▶ **Aufgabe a**:
Beantworte bitte anhand des Dokuments über Christa Zeuke diese Fragen:
(i) In welchem Hotel besuchte Zeuke wenige Wochen nach ihrem Amtsantritt eine Veranstaltung?
(ii) Wie alt ist Zeuke laut dem Dokument?
(iii) In welchem Reinbeker Ortsteil steht ihr Haus?

▶ **Dokument**:
Kreispräsidentin Christa Zeuke zieht sich nach zehn Jahren aus dem Amt zurück, bleibt der Kommunalpolitik aber erhalten

Reinbek. Als Christa Zeuke ein paar Wochen als Kreispräsidentin im Amt war, besuchte sie eine Veranstaltung im Ahrensburger Park Hotel. "Da standen viele Herren herum, die einen schwarzen Anzug und ein weißes Hemd trugen." Da sie kaum jemand kannte, sei sie zu möglichst vielen Anwesenden gegangen und habe sich vorgestellt. So auch zu einem Herrn, der ebenfalls einen schwarzen Anzug und ein weißes Hemd trug. "Ich sagte: 'Guten Tag, ich bin die neue Kreispräsidentin'." Daraufhin habe der Mann entgegnet: "Guten Tag, ich bin der Oberkellner."

Es sind auch solche Begegnungen, die Zeuke jetzt, wo sie zehn Jahre später aus dem Amt scheidet, wehmütig stimmen, wie sie bekennt. "Ich bedaure nichts. Ich kann mich an kein Ereignis erinnern, wo ich sage, das möchte ich nicht noch mal erleben", sagt die CDU-Politikerin, die ihren Rückzug schon vor der Kommunalwahl angekündigt hatte. "Es ist besser aufzuhören, wenn alle meinen, das sei aber schade, anstatt einem zu verstehen geben, nun sei es aber Zeit zu gehen", begründet die 78-Jährige ihren Entschluss. Ausschlaggebend sei das Alter gewesen. "Ich habe viele Menschen in der Politik erlebt, die nicht aufhören konnten", erzählt Zeuke weiter in ihrem Haus im Reinbeker Ortsteil Neuschönningstedt. "Und dann stellten sie plötzlich fest, dass die Kräfte nachließen. Es ist nicht schön, wenn man das Amt nicht mehr richtig wahrnehmen kann."

▶ **Verfügbare Daten**:

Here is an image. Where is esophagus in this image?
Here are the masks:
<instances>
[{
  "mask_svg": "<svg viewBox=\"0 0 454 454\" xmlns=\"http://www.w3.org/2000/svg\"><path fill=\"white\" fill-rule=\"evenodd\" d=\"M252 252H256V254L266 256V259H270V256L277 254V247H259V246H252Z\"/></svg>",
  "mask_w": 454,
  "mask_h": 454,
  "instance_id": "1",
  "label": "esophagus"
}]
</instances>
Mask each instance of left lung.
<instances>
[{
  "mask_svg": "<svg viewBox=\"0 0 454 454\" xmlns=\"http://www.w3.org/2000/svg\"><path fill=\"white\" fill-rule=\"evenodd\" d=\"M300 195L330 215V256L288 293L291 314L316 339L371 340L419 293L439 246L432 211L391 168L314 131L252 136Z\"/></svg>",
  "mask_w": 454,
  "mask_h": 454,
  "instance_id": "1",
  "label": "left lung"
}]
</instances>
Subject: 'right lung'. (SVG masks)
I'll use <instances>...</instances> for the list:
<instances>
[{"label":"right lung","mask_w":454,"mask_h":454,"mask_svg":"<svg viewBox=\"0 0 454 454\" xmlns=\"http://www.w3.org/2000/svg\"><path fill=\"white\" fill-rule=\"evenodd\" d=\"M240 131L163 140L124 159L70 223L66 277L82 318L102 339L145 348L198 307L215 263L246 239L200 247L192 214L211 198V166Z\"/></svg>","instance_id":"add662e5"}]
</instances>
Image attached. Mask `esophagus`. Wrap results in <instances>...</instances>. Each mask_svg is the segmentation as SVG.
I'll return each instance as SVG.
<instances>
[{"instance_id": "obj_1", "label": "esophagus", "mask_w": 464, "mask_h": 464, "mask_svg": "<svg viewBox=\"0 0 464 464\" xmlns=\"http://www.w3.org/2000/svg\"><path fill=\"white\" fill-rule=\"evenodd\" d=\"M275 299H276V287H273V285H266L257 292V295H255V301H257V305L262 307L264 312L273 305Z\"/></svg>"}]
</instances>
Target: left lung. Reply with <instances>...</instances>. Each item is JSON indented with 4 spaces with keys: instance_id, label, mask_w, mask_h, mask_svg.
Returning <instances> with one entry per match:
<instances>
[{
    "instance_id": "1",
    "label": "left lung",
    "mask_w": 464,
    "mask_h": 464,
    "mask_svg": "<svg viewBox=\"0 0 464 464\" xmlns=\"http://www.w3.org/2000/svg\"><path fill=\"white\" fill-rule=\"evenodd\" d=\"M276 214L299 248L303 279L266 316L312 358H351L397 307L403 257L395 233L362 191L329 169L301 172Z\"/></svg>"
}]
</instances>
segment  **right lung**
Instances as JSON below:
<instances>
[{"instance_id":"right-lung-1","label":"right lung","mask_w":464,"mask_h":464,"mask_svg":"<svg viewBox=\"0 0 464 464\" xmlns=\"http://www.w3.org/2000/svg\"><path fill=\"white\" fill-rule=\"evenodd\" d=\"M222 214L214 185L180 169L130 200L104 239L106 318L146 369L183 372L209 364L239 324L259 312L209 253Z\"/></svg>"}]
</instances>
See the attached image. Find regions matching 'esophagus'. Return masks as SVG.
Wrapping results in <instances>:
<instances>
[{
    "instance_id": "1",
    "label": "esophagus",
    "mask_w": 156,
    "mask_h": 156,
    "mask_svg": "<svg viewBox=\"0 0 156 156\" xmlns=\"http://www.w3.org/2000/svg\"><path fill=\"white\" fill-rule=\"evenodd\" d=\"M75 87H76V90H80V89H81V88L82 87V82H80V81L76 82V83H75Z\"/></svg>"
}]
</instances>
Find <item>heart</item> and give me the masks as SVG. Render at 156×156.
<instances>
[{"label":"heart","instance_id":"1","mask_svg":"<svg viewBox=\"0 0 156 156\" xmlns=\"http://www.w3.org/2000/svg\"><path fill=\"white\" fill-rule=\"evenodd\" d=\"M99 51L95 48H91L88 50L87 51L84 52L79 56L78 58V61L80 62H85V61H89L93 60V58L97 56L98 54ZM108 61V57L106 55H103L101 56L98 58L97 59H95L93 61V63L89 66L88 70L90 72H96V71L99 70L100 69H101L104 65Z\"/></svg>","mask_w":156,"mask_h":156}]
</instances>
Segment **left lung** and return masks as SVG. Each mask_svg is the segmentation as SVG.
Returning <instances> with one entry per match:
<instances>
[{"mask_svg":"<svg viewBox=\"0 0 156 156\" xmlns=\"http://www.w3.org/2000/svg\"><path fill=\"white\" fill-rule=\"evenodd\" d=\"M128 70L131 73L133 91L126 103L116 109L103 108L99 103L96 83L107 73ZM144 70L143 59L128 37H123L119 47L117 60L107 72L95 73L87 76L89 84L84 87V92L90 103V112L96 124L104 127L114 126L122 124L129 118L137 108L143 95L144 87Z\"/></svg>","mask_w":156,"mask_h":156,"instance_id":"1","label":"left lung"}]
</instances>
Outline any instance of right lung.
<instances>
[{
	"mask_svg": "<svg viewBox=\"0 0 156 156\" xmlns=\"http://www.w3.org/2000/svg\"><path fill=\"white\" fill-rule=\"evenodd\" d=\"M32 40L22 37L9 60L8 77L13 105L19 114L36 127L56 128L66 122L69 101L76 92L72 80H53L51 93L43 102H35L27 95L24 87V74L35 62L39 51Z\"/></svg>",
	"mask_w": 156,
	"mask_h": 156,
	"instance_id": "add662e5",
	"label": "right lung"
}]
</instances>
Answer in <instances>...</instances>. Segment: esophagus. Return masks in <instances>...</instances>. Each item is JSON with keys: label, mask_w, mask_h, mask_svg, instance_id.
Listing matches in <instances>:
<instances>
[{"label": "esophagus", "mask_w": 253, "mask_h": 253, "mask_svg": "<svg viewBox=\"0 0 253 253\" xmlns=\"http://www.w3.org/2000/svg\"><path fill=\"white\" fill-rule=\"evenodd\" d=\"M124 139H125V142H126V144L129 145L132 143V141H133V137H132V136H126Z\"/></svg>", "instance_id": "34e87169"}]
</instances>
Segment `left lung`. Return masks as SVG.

▶ **Aufgabe b**: Entnimm den Datenzeilen jede Zeile, die das Wort „Find“ enthält.

▶ **Vollständige Antwort a**:
(i) Im Ahrensburger Park Hotel.
(ii) 78 Jahre.
(iii) In Neuschönningstedt.

▶ **Vollständige Antwort b**:
See the attached image. Find regions matching 'esophagus'. Return masks as SVG.
Find <item>heart</item> and give me the masks as SVG. Render at 156×156.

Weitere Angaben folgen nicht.